What to work on
Copy every line of the material below word for word, leaving out the pictures.
--- Data extract ---
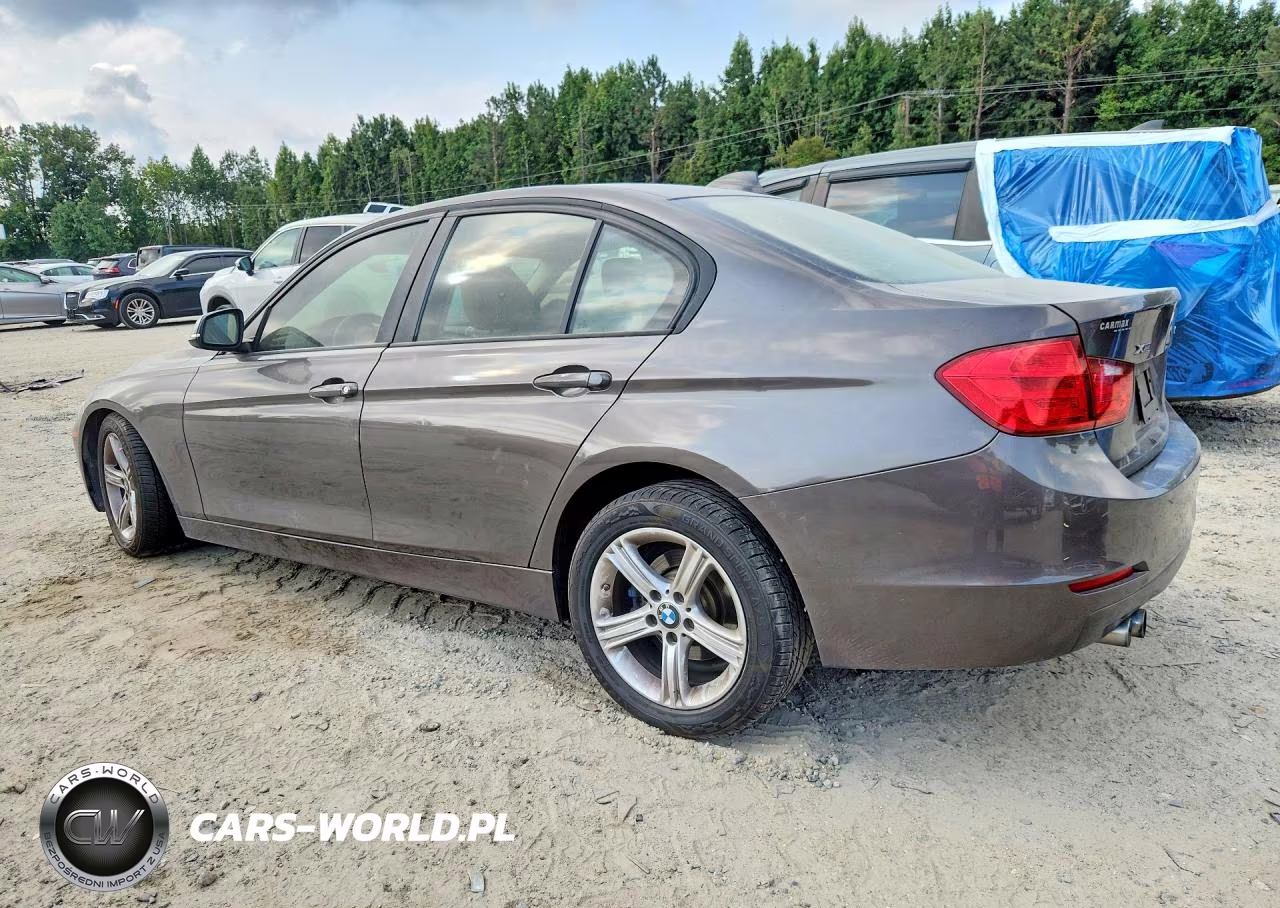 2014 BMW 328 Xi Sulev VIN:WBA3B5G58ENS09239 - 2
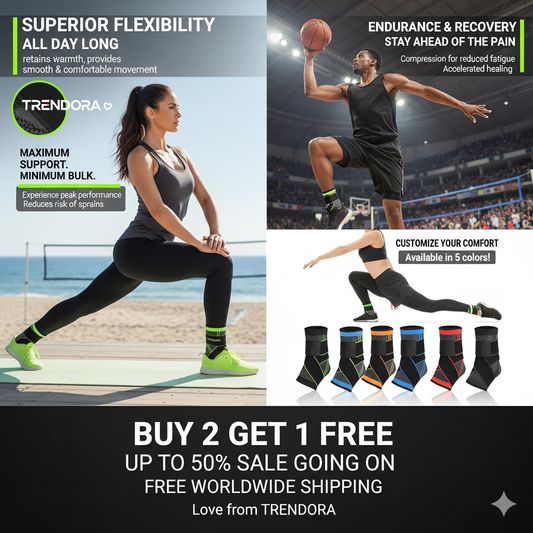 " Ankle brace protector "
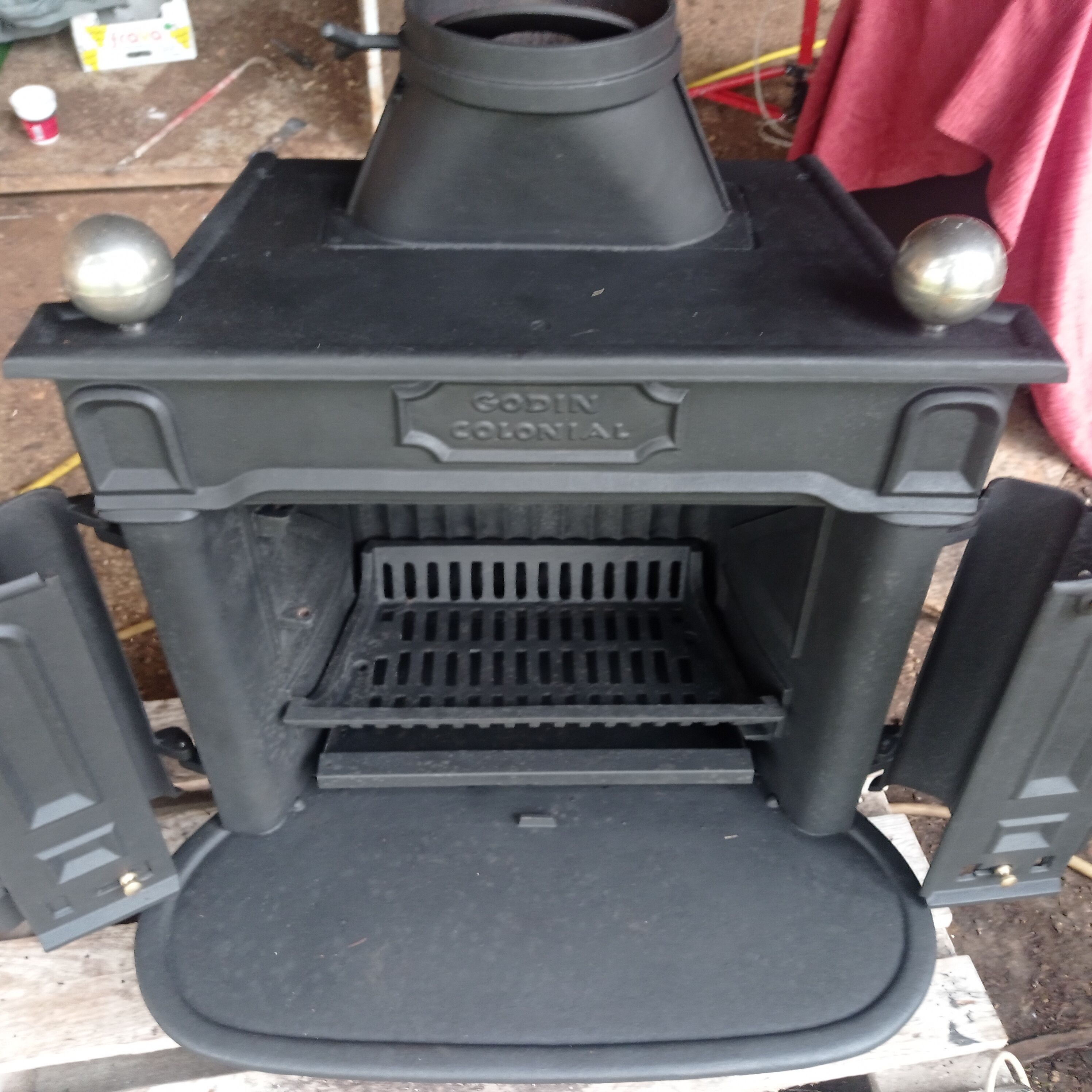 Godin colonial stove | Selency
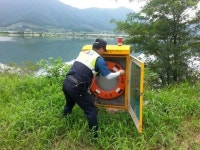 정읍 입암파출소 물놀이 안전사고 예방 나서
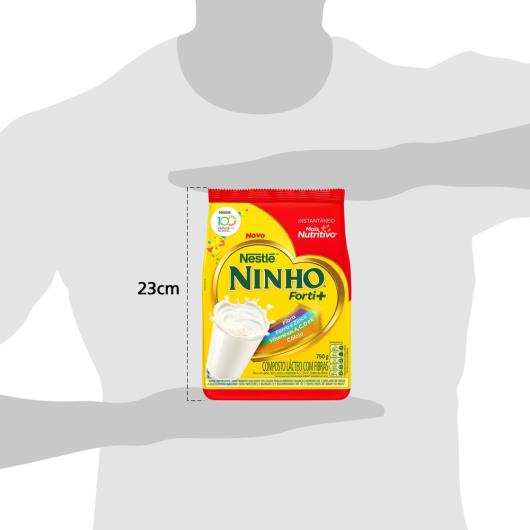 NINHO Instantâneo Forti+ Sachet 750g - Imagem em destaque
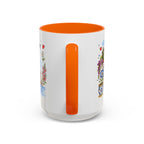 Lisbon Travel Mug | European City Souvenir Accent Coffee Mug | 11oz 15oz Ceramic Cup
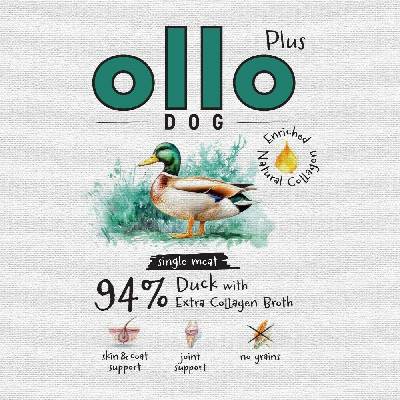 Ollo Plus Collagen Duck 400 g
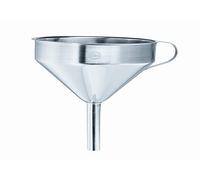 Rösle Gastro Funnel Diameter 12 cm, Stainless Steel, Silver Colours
---
Task output
 2014 BMW 328 Xi Sulev VIN:WBA3B5G58ENS09239 - 2
 " Ankle brace protector "
 Godin colonial stove | Selency
 정읍 입암파출소 물놀이 안전사고 예방 나서
 NINHO Instantâneo Forti+ Sachet 750g - Imagem em destaque
 Lisbon Travel Mug | European City Souvenir Accent Coffee Mug | 11oz 15oz Ceramic Cup
 Ollo Plus Collagen Duck 400 g
 Rösle Gastro Funnel Diameter 12 cm, Stainless Steel, Silver Colours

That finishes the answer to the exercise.